[Data listing]
* * *

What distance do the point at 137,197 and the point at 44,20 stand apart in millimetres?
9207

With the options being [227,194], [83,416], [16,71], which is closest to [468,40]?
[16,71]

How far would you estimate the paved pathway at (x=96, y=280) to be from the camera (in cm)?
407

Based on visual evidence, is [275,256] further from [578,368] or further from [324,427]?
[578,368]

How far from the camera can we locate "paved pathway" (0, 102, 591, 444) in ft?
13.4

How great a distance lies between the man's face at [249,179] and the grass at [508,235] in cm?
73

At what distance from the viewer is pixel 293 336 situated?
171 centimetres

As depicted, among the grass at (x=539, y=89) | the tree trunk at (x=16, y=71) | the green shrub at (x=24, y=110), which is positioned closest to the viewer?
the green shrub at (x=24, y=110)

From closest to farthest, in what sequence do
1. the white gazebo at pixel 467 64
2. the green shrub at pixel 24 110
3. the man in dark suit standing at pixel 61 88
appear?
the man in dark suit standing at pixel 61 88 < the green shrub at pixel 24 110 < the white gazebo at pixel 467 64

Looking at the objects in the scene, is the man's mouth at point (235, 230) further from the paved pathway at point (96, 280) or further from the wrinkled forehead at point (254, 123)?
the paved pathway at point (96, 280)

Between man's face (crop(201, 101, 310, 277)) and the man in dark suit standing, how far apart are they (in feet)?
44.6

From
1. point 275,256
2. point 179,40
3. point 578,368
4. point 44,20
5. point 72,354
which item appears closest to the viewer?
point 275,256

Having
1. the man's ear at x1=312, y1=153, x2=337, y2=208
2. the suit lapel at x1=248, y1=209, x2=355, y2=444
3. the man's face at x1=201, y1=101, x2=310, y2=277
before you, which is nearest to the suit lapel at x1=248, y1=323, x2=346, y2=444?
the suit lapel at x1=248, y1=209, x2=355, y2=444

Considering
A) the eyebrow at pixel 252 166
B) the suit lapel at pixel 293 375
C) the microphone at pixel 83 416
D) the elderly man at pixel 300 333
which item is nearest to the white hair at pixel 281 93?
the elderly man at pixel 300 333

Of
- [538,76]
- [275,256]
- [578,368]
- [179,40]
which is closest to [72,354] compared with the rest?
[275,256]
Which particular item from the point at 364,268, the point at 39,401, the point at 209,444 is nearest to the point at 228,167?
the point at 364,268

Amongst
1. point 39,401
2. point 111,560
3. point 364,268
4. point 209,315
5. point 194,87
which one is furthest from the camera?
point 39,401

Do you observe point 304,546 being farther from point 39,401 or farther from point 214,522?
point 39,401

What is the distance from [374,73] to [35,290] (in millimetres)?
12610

* * *

__Directions for this task__.
Copy out every line of the records above word for word, with nothing changed.

__Correct output__.
What distance do the point at 137,197 and the point at 44,20 stand apart in millimetres?
9207

With the options being [227,194], [83,416], [16,71], which is closest to [468,40]?
[16,71]

How far would you estimate the paved pathway at (x=96, y=280) to be from the camera (in cm)?
407

Based on visual evidence, is [275,256] further from [578,368] or further from [324,427]?
[578,368]

How far from the camera can we locate "paved pathway" (0, 102, 591, 444) in ft?
13.4

How great a distance lies between the man's face at [249,179] and the grass at [508,235] in cm?
73

At what distance from the viewer is pixel 293 336 situated?
171 centimetres

As depicted, among the grass at (x=539, y=89) | the tree trunk at (x=16, y=71) | the green shrub at (x=24, y=110), which is positioned closest to the viewer?
the green shrub at (x=24, y=110)

From closest to farthest, in what sequence do
1. the white gazebo at pixel 467 64
2. the green shrub at pixel 24 110
3. the man in dark suit standing at pixel 61 88
appear?
the man in dark suit standing at pixel 61 88 < the green shrub at pixel 24 110 < the white gazebo at pixel 467 64

Looking at the objects in the scene, is the man's mouth at point (235, 230) further from the paved pathway at point (96, 280) or further from the wrinkled forehead at point (254, 123)?
the paved pathway at point (96, 280)

Between man's face (crop(201, 101, 310, 277)) and the man in dark suit standing, how far apart are they (in feet)?
44.6

From
1. point 275,256
2. point 179,40
3. point 578,368
4. point 44,20
5. point 72,354
which item appears closest to the viewer?
point 275,256

Having
1. the man's ear at x1=312, y1=153, x2=337, y2=208
2. the suit lapel at x1=248, y1=209, x2=355, y2=444
3. the man's face at x1=201, y1=101, x2=310, y2=277
before you, which is nearest to the suit lapel at x1=248, y1=323, x2=346, y2=444?
the suit lapel at x1=248, y1=209, x2=355, y2=444

Considering
A) the eyebrow at pixel 252 166
B) the suit lapel at pixel 293 375
C) the microphone at pixel 83 416
D) the elderly man at pixel 300 333
which item is nearest to the white hair at pixel 281 93?
the elderly man at pixel 300 333

Of
- [538,76]
- [275,256]
- [578,368]
- [179,40]
which is closest to [72,354] compared with the rest?
[275,256]
Which particular item from the point at 364,268, the point at 39,401, the point at 209,444 is nearest to the point at 228,167?
the point at 364,268

Amongst
1. point 39,401
2. point 111,560
3. point 364,268
4. point 209,315
5. point 194,87
which one is furthest from the camera?
point 39,401

Do you observe point 304,546 being farther from point 39,401 or farther from point 214,522?
point 39,401

What is the distance from [374,73] to [35,290] (in millimetres)?
12610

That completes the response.